Una Chiesa dalle porte aperte, dunque. Un’immagine più volte richiamata anche nel corso del congresso apostolico europeo della misericordia in corso a Roma fino a lunedì 4. Un appuntamento che si innesta nelle celebrazioni giubilari presiedute dal Pontefice e che è scandito da momenti di preghiera, conferenze e testimonianze. Aperto giovedì dal cardinale Christoph Schönborn, arcivescovo di Vienna e presidente del World Apostolic Congress on Mercy (Wacom), ha visto nel pomeriggio di ieri l’intervento dell’arcivescovo Rino Fisichella, presidente del Pontificio Consiglio per la promozione della nuova evangelizzazione, il quale, evidenziando le sfide e la grazia dell’anno giubilare, ha rilevato come «la credibilità della Chiesa si gioca sul vivere la misericordia». Per il presule, infatti, «la Chiesa vive un desiderio inesauribile di misericordia». Al contrario, «il mondo sembra non comprendere fino in fondo l’esigenza della misericordia, come quando in nome di Dio si registrano fatti di violenza gratuita, dove le vittime sono innocenti». Ecco allora la minaccia del terrorismo, ma non solo.
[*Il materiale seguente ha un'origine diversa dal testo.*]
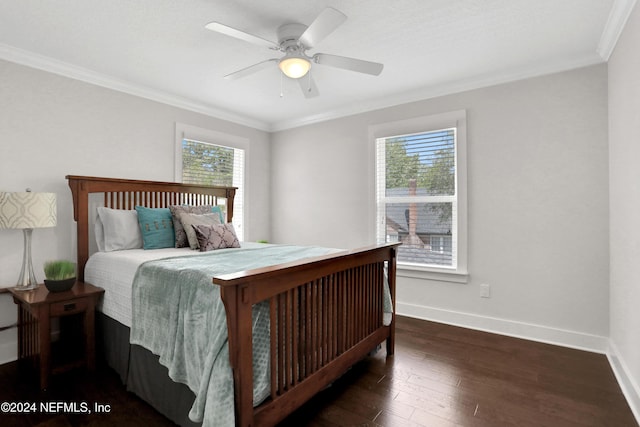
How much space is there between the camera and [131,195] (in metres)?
3.18

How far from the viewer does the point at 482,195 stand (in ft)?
10.4

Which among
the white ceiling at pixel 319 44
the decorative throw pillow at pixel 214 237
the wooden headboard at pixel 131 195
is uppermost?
the white ceiling at pixel 319 44

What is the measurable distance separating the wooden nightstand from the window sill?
9.24 feet

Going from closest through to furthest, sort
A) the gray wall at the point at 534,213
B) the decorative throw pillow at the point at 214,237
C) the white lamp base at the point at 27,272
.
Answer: the white lamp base at the point at 27,272
the gray wall at the point at 534,213
the decorative throw pillow at the point at 214,237

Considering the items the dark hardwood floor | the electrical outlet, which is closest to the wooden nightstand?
the dark hardwood floor

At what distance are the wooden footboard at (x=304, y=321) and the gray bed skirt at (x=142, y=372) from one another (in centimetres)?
43

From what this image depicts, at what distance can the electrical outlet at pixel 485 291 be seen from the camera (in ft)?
10.3

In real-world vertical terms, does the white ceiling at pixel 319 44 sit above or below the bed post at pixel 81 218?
above

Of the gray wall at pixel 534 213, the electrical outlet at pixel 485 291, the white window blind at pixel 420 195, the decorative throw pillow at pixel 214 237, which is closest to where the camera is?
the gray wall at pixel 534 213

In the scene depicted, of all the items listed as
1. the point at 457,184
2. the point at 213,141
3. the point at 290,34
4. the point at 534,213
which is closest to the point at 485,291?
the point at 534,213

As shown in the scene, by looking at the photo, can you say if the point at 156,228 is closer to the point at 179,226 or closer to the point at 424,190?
the point at 179,226

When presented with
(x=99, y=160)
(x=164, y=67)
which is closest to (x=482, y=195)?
(x=164, y=67)

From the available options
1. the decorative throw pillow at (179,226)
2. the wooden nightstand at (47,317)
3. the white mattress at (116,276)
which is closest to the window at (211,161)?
the decorative throw pillow at (179,226)

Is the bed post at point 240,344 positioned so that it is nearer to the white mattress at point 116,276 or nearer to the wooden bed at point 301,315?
the wooden bed at point 301,315
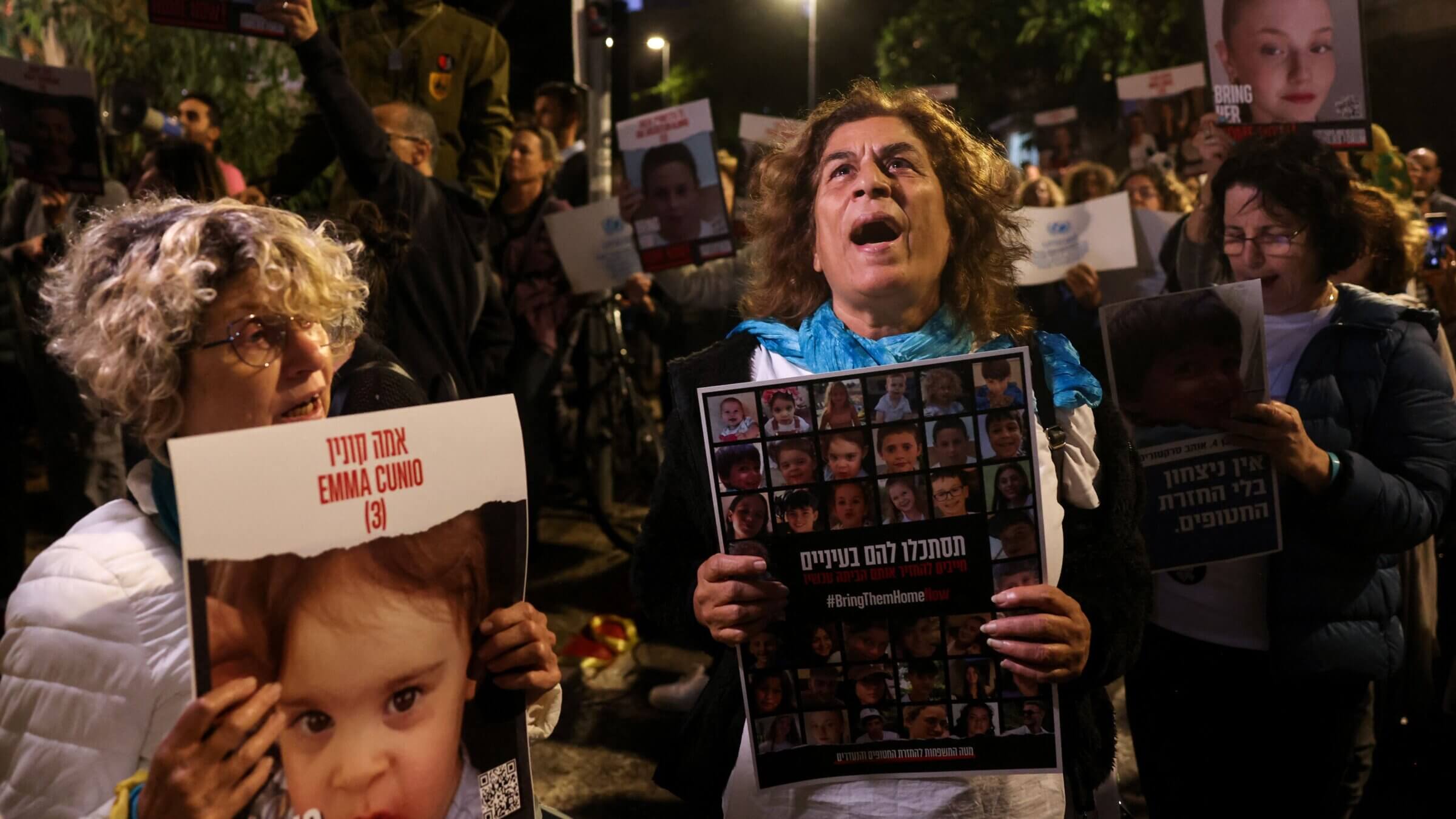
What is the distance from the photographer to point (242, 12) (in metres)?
3.06

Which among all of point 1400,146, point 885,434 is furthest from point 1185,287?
point 1400,146

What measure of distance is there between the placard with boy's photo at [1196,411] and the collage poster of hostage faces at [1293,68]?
4.11 ft

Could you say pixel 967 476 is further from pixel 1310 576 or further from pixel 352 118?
pixel 352 118

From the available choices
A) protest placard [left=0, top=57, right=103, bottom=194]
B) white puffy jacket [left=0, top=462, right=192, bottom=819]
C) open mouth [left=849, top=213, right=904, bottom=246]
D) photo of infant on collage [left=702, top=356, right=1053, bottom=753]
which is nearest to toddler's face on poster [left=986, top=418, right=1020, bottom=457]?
photo of infant on collage [left=702, top=356, right=1053, bottom=753]

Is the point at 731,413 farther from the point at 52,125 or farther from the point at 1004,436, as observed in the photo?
the point at 52,125

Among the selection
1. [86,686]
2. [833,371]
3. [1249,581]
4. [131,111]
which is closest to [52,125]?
[131,111]

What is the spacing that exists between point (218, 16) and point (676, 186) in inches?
69.0

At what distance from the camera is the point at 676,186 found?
4312 mm

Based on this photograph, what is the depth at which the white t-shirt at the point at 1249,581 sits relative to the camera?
2.15 m

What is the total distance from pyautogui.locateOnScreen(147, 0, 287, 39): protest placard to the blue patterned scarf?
2188mm

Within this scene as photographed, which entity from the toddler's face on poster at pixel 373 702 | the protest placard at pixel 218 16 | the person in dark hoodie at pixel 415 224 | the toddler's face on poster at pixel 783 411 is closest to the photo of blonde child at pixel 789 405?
the toddler's face on poster at pixel 783 411

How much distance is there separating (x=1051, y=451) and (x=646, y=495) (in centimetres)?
433

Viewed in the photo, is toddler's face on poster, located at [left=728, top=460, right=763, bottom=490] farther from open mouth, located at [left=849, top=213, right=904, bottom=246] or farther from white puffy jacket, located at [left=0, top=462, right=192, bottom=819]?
white puffy jacket, located at [left=0, top=462, right=192, bottom=819]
Ecco l’indifferenza, la violenza, l’egoismo che sotto varie manifestazioni lasciano dietro di sé una scia di vittime e di povertà. «La misericordia è anzitutto vicinanza», ha spiegato Fisichella, «ma non è una vicinanza neutrale: ha una modalità ben precisa, che è fatta di tenerezza». Di qui la necessità di «riscoprire le opere di misericordia: gesti semplici, che dovrebbero essere il nostro vivere quotidiano».
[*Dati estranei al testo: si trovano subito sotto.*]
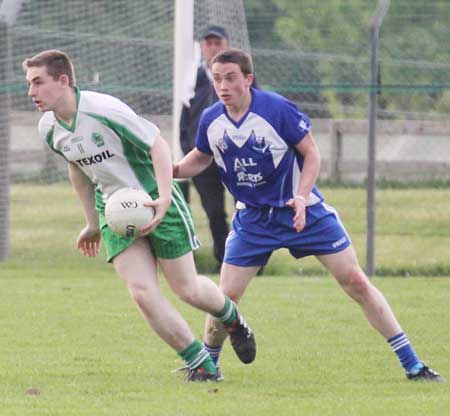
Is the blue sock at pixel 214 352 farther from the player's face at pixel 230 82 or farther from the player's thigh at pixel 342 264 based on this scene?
the player's face at pixel 230 82

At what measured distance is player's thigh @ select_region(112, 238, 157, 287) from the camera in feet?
21.6

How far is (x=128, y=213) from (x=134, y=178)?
332mm

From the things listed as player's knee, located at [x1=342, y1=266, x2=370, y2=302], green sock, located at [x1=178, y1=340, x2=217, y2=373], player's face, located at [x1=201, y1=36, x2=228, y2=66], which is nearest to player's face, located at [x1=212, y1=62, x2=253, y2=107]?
player's knee, located at [x1=342, y1=266, x2=370, y2=302]

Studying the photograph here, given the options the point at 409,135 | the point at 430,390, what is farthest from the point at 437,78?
the point at 430,390

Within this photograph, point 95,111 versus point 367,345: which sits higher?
point 95,111

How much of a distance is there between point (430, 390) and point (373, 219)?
6.21 m

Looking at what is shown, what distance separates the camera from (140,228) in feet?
21.1

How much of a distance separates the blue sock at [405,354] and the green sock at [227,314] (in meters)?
0.83

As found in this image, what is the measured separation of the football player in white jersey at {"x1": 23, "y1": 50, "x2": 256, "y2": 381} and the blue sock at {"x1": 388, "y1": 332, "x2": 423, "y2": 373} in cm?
92

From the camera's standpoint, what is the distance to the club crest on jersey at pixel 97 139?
6563mm

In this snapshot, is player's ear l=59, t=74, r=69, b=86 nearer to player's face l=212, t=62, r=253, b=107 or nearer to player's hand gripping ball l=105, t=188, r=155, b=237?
player's hand gripping ball l=105, t=188, r=155, b=237

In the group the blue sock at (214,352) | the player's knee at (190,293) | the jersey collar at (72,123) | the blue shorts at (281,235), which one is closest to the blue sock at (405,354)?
the blue shorts at (281,235)

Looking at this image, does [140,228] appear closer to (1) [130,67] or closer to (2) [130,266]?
(2) [130,266]

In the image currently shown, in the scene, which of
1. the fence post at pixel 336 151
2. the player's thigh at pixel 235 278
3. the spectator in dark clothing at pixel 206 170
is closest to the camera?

Una prospettiva messa in luce, precedentemente, sempre nel corso del congresso del Wacom, anche dal cardinale Walter Kasper, il quale ha osservato che «guardando al male, alle ingiustizie, alla corruzione e ai crimini orribili di oggi, solo la misericordia di Dio garantisce l’esistenza del mondo; senza la misericordia, il mondo sarebbe perduto e non esisterebbe più». Il porporato ha ricordato che «Dio, nella sua misericordia, esercita la sua onnipotenza con tenerezza, con un abbraccio e una carezza. Dio non ci forza mai, ma ci corteggia con grande rispetto e con pazienza mite e lungimirante. La sua misericordia è dolce e rende dolce la vita. Come il padre misericordioso nel Vangelo, Dio ci aspetta già, da lontano, ci lascia tempo, sempre e di nuovo sta alla porta del nostro cuore e bussa. La misericordia non ha un’aria di superiorità, che opprime o forza la libertà, ma ci dà la libertà. Dio è amico della vita, non gode della morte del malvagio ma vuole che si converta e viva». Infatti, «nel cielo c’è più gioia per un solo peccatore convertito che per novantanove giusti che non hanno bisogno di conversione». Alla domanda su «come parlare di Dio e della misericordia di Dio nel mondo di oggi», il porporato rimarca che Gesù sempre risponde così: «Potete incontrarmi nei poveri, negli affamati, assetati, rifugiati, e in tutti i miei fratelli e sorelle bisognosi». Per Kasper, c’è bisogno di una «spiritualità dagli occhi aperti, che vede i fratelli e le sorelle in miseria e riconosce in essi Gesù, e che riscopre che Dio non è né lontano né irriconoscibile nel nostro mondo. Dio ci aspetta nei nostri fratelli e sorelle. Tramite le nostre opere di misericordia possiamo dare testimonianza al mondo che il Dio vivente nel sacramento del fratello è vicino e presente in mezzo al mondo». L’immagine che più incarna questa idea di Chiesa «non rinchiusa in se stessa, solo per un’élite», è quella «dalle porte aperte, in uscita, missionaria». Una Chiesa «non del dito morale alzato, ma dalla mano tesa».